Tragödie auf der Bahnstrecke Munderkingen–Riedlingen
Am Sonntagabend, dem 27. Juli 2025, ereignete sich bei Zell-Bechingen im Landkreis Biberach ein schweres Zugunglück. Zwei Waggons eines Regionalexpresses, der sich auf dem Weg nach Ulm befand, entgleisten gegen 18:10 Uhr auf der Bahnstrecke zwischen Riedlingen und Munderkingen. Laut Bundespolizei befanden sich rund 100 Fahrgäste im Zug.
Nach Angaben der Polizei (Stand 21.20 Uhr) kamen drei Menschen ums Leben, 34 weitere wurden verletzt, davon drei schwer. Die Unfallursache ist bislang unklar und Gegenstand der laufenden Ermittlungen.

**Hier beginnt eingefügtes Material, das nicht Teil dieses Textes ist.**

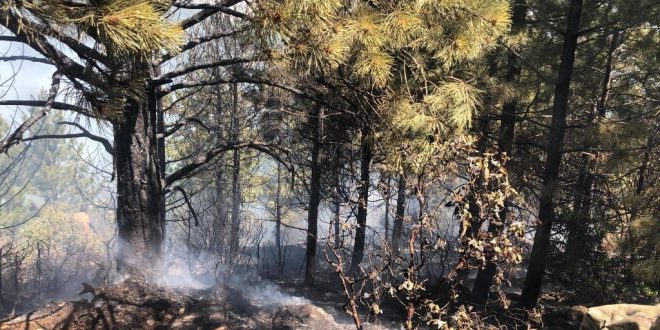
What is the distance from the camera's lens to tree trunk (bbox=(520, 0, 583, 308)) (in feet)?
28.3

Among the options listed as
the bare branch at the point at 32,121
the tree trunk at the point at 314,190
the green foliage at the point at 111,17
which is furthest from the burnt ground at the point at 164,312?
the tree trunk at the point at 314,190

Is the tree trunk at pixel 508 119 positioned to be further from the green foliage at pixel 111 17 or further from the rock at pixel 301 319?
the green foliage at pixel 111 17

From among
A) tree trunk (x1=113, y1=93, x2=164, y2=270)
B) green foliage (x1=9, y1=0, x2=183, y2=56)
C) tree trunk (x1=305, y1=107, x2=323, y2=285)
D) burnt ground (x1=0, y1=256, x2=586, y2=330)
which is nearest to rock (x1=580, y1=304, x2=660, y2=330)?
burnt ground (x1=0, y1=256, x2=586, y2=330)

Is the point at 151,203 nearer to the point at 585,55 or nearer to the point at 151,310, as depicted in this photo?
the point at 151,310

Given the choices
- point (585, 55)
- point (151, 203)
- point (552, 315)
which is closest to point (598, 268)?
point (552, 315)

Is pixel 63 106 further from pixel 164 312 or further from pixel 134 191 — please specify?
pixel 164 312

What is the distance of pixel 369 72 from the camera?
4.61 meters

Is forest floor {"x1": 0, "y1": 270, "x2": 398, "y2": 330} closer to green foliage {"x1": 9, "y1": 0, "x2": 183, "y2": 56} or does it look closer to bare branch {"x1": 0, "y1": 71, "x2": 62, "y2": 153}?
bare branch {"x1": 0, "y1": 71, "x2": 62, "y2": 153}

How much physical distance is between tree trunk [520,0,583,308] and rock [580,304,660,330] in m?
1.87

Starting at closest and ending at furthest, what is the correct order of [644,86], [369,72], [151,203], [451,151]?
[451,151] → [369,72] → [151,203] → [644,86]

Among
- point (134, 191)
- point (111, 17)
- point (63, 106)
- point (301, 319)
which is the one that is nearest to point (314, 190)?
point (301, 319)

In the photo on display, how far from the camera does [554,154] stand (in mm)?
8984

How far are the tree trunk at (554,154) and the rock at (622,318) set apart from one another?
1873mm

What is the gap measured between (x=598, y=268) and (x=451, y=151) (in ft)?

Schwierige Bedingungen für Rettungskräfte
Die Unfallstelle liegt in einem bewaldeten, schwer zugänglichen Gebiet. Die Bergungs- und Rettungsmaßnahmen gestalten sich aufgrund der örtlichen Gegebenheiten äußerst schwierig. Das Technische Hilfswerk (THW), die Feuerwehr, das Rote Kreuz, die Johanniter, der Malteser-Hilfsdienst, sowie Polizei- und Katastrophenschutz-Einheiten aus Baden-Württemberg und Bayern sind im Einsatz.
Ein sogenannter „Massenanfall von Verletzten“ wurde gemeldet, was den Einsatz mehrerer Notärzte, Sanitäter und spezieller Transportkapazitäten, den Einsatz von Rettungshubschraubern erforderlich machte. Die Verletzten wurden auf umliegende Kliniken verteilt.
Sperrung der Strecke und Schienenersatzverkehr eingerichtet
Die Bahnstrecke zwischen Munderkingen und Riedlingen bleibt bis auf Weiteres vollständig gesperrt. Die Deutsche Bahn hat einen Schienenersatzverkehr organisiert, um den Personenverkehr notdürftig aufrechtzuerhalten.
Betreuungsstelle für Angehörige in Daugendorf
Für die Angehörigen der betroffenen Reisenden wurde im Bürgerzentrum Daugendorf eine Sammel- und Betreuungsstelle eingerichtet. Dort stehen psychosoziale Betreuer und Ansprechpartner zur Verfügung.
Polizei und Staatsanwaltschaft ermitteln
Die Bundespolizei Stuttgart, das Polizeipräsidium Ulm und die Staatsanwaltschaft haben einen gemeinsamen Führungsstab eingerichtet und führen die Ermittlungen zur Unfallursache. Ob ein technischer Defekt, menschliches Versagen oder ein anderer Auslöser vorliegt, ist derzeit noch nicht geklärt.
Die Behörden bitten die Bevölkerung, den Bereich weiträumig zu meiden, um die Arbeit der Einsatzkräfte nicht zu behindern.